= Cande Lázaro =

Spanish filmmaker and artist (born 1997)

Cande Lázaro (b. 1997) is a Spanish filmmaker and artist.

== Early life ==
Cande Lázaro was born in Badajoz in 1997. They graduated from Carlos III University of Madrid with a degree in Audiovisual Communication. They later earned a Documentary Film Certificate from the Madrid Film Institute.

== Career ==
On September 8, they held the photography exhibition QUIERO SER DANZANTE, inspired by the fanzine Aberruntos. Labrar profundo, hacer un hoyo, at the Cultural and Artistic Center Alfarería Pedro Mercedes.

In 2024, they directed the feature-length documentary La Pastora. The film follows the lives of Florenci Pla Meseguer, an intersex maquis who lived in 1917 and left their village to join the Levante and Aragon Guerrilla Group, and Cande Lázaro, a transmasculine artist living in 2018. The documentary creates a direct dialogue between past and present, as well as between rural and urban worlds, through the experiences of queer individuals. It also addresses topics such as identity construction and the external gaze.
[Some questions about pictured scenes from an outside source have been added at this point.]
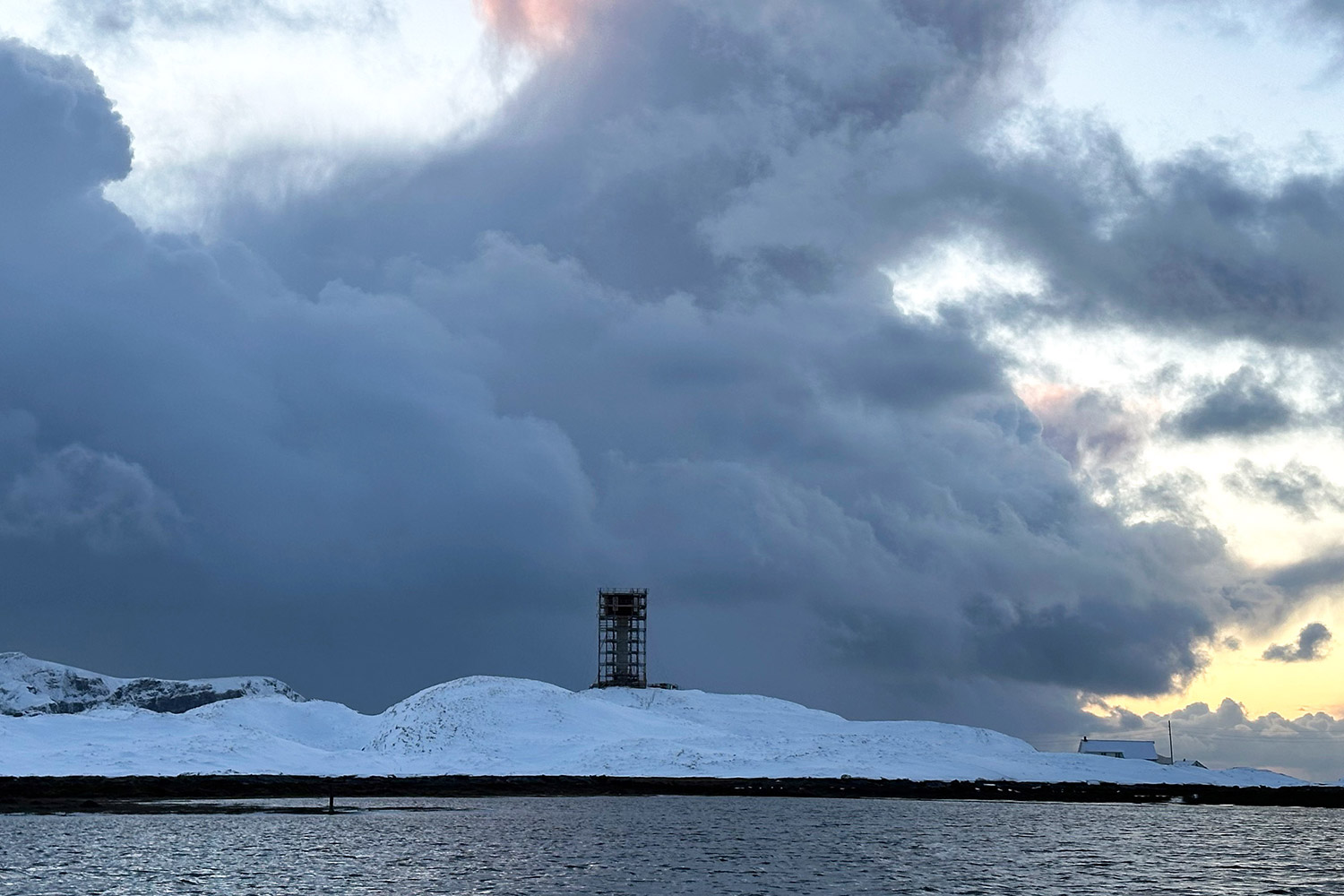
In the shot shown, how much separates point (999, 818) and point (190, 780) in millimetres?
65752

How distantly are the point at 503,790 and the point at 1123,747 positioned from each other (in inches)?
3784

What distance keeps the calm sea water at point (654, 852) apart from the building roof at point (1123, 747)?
7274 cm

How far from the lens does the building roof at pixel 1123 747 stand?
181375 millimetres

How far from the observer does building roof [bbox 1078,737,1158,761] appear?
595 ft

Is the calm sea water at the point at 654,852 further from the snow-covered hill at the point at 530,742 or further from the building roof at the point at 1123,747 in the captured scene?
the building roof at the point at 1123,747

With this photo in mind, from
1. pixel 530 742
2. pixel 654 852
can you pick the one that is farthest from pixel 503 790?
pixel 654 852

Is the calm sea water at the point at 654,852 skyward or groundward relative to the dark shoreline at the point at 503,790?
groundward

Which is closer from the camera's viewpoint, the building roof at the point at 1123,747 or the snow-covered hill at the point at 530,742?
the snow-covered hill at the point at 530,742

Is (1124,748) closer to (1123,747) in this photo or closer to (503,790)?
(1123,747)

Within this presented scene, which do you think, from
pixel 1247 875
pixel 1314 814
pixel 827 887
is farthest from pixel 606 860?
pixel 1314 814

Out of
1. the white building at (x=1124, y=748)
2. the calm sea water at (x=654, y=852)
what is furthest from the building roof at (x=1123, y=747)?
the calm sea water at (x=654, y=852)

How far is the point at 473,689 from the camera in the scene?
146375 millimetres

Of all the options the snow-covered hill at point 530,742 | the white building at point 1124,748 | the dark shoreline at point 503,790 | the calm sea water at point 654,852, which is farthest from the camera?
the white building at point 1124,748

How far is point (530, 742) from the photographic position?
445ft
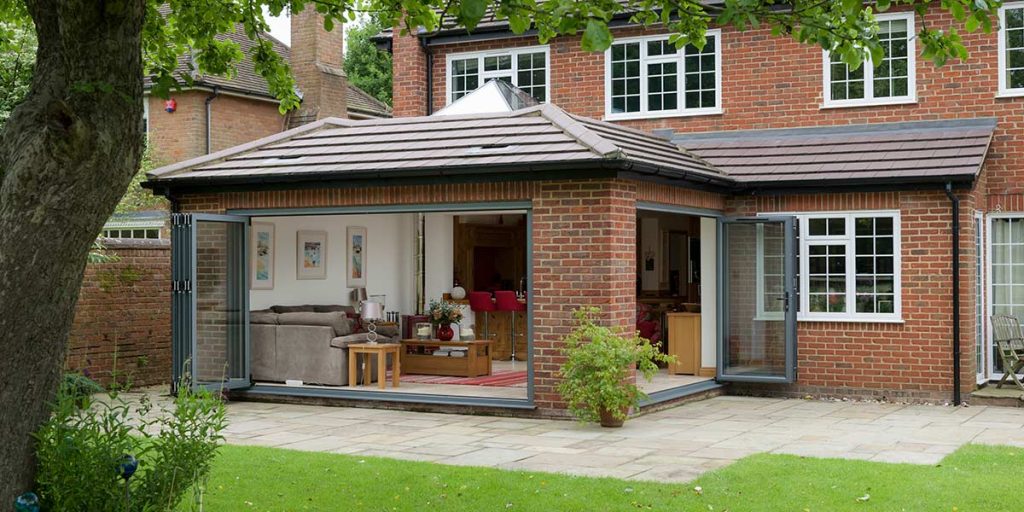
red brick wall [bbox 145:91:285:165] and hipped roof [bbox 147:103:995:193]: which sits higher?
red brick wall [bbox 145:91:285:165]

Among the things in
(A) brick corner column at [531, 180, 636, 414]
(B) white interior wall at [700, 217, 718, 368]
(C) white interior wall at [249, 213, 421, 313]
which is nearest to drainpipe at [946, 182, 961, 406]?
(B) white interior wall at [700, 217, 718, 368]

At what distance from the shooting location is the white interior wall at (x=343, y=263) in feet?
53.3

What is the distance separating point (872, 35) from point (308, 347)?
8777 mm

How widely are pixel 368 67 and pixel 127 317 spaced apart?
29.5 metres

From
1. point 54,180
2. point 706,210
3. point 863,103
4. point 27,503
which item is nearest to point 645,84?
point 863,103

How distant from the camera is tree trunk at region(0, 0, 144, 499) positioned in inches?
252

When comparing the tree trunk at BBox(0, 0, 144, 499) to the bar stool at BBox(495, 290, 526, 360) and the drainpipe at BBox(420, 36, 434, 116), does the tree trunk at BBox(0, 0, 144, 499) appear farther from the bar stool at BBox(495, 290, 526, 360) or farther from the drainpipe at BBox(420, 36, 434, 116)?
the drainpipe at BBox(420, 36, 434, 116)

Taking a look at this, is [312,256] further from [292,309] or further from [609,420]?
[609,420]

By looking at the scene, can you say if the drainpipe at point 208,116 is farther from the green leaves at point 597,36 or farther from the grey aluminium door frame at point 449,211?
the green leaves at point 597,36

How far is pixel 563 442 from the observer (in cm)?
1089

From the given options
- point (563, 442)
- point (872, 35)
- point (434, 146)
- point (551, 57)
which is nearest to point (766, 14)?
point (872, 35)

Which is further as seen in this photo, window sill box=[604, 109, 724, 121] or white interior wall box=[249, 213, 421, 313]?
window sill box=[604, 109, 724, 121]

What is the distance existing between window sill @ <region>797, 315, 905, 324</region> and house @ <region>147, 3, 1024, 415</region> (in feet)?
Result: 0.08

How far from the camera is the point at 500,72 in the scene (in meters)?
18.8
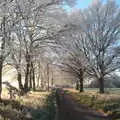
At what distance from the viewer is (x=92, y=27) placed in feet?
166

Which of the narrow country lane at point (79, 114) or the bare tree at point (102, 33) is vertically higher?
the bare tree at point (102, 33)

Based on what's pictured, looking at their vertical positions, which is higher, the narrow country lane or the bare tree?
the bare tree

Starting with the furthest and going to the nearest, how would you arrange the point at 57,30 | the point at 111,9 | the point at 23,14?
the point at 111,9 → the point at 57,30 → the point at 23,14

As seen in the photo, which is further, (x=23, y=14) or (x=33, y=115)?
(x=23, y=14)

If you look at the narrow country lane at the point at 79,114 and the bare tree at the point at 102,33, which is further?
the bare tree at the point at 102,33

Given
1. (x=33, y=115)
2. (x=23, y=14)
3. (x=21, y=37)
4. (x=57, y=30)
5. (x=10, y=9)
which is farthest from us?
(x=57, y=30)

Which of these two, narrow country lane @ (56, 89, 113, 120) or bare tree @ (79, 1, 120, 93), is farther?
bare tree @ (79, 1, 120, 93)

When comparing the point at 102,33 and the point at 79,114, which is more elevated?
the point at 102,33

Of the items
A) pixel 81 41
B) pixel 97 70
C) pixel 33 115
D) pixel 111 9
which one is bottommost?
pixel 33 115

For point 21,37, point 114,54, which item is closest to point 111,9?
point 114,54

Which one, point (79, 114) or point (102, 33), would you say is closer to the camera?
point (79, 114)

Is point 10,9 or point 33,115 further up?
point 10,9

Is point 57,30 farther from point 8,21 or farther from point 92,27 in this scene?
point 92,27

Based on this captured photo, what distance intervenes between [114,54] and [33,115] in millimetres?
33785
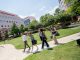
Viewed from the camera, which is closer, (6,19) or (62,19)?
(62,19)

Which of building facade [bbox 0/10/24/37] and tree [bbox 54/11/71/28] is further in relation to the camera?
building facade [bbox 0/10/24/37]

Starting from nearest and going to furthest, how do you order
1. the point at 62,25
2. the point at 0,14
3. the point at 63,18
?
1. the point at 62,25
2. the point at 63,18
3. the point at 0,14

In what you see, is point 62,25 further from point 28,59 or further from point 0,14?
point 0,14

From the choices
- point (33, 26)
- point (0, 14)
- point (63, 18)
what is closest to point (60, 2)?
point (63, 18)

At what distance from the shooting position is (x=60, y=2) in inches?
967

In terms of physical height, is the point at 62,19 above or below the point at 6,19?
below

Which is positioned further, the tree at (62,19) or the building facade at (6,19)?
the building facade at (6,19)

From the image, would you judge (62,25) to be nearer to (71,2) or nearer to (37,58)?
(71,2)

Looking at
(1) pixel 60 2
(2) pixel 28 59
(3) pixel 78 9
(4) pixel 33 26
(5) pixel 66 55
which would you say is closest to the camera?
(5) pixel 66 55

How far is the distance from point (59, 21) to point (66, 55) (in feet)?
122

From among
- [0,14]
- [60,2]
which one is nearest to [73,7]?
[60,2]

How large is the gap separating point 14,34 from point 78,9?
145ft

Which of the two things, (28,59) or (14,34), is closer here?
(28,59)

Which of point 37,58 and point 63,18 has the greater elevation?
point 63,18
In March of the same year, they were one of six filmmakers selected for the tenth edition of Ikusmira Berriak, a residency program that supports emerging artists.

== Filmography ==
- ID Copy (2020) — Director, writer, and editor.
- Azul (2020) — Director, writer, and editor.
- Mar(i)cona (2021) — Director, writer, and editor.
- La Pastora (2024) — Director and writer.

== Personal life ==
Cande Lázaro is a non-binary person.